Lebranchu : «J’ai la sagesse de celle qui n’a été élue qu’à 50 ans»

«Chez pol» a rencontré Marylise Lebranchu, ministre socialiste de la Décentralisation, de la Fonction publique et de la réforme de l’Etat de 2012 à 2016.
L’ex-ministre de la Fonction publique de François Hollande,Marylise Lebranchu,en 2015. (PHOTO BRUNO LEVY. DIVERGENCE)
publié le 4 janvier 2019 à 20h36
Ça fait deux ans et demi que vous n’êtes plus ministre. Vous n’êtes plus députée. Ça vous manque ?

Pas du tout. J’ai toujours pensé que ministre n’était pas un horizon de vie. Je n’ai jamais compris que cela puisse être l’aboutissement d’une carrière. C’est une fonction pleine de surprises, d’honneurs, mais difficile et frustrante. Vous devez faire avec les arbitrages de Matignon. Votre marge est très encadrée. Députée, vous avez toujours une marge de manœuvre avec vos votes, les amendements…

A l’Assemblée, vous avez été questeure pendant cinq ans (2007-2012)…

En tant que questeure de l'Assemblée [dont le rôle est de gérer les aspects administratifs et matériels de la vie de l'Assemblée], je regrette de ne pas avoir supprimé les indemnités non imposables du président de l'Assemblée et des questeurs.

Pourquoi n’avez-vous pas été présidente de l’Assemblée nationale, comme beaucoup l’imaginaient ?

J’ai refusé pour deux raisons. On m’a proposé le perchoir car Ségolène Royal avait été battue aux législatives. Je trouvais normal que ce soit elle. Ensuite, si je prenais la fonction, je serais restée députée et je n’aurais pas pu lancer mon suppléant pour préparer ma succession. Il a été battu par un candidat LREM. Mais c’est pour cela que je suis restée ministre.

Avec quels politiques vous êtes-vous engueulée le plus violemment ?

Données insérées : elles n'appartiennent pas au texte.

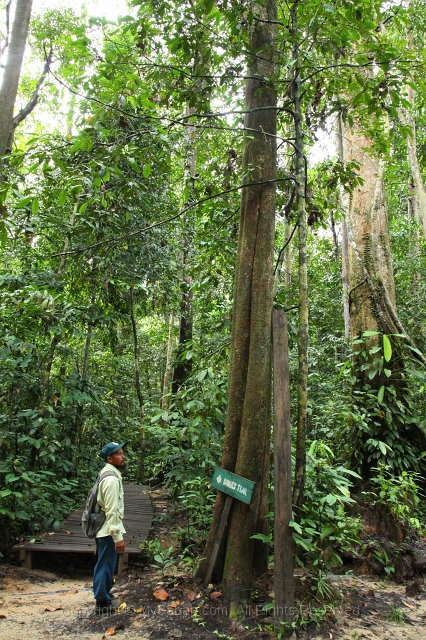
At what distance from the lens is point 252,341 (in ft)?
13.0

La colère ne sert à rien. J’ai la sagesse de celle qui n’a été élue qu’à 50 ans. Mais j’ai eu des échanges véhéments avec Nicolas Sarkozy par écrit, quand il était à l’Intérieur, sur ses accusations de «laxisme» contre la gauche. Sinon, je me suis fâchée avec ceux qui sont partis à En marche. Comme Richard Ferrand, mon voisin de circonscription dans le Finistère. Il était frondeur, a engueulé les «hollandais» à la primaire… Là, j’ai écrit aux gens sans être très modérée dans mes propos. Et Emmanuel Macron, on s’est accrochés deux fois. Surtout sur les «illettrées», avant qu’il ne s’excuse.

Quelle anecdote de votre vie politique n’avez-vous jamais racontée ?

J'étais ministre de la Décentralisation et de la Réforme de l'Etat (mai 2012-février 2016). Mais je n'ai appris le redécoupage des régions que pendant la conférence de presse du président de la République [François Hollande, ndlr]. Je l'ai mal vécu car je pensais que ce n'était ni une bonne idée, ni une priorité. Il y avait trop de choses aberrantes. C'était surtout pour dire «regardez comme je réforme»…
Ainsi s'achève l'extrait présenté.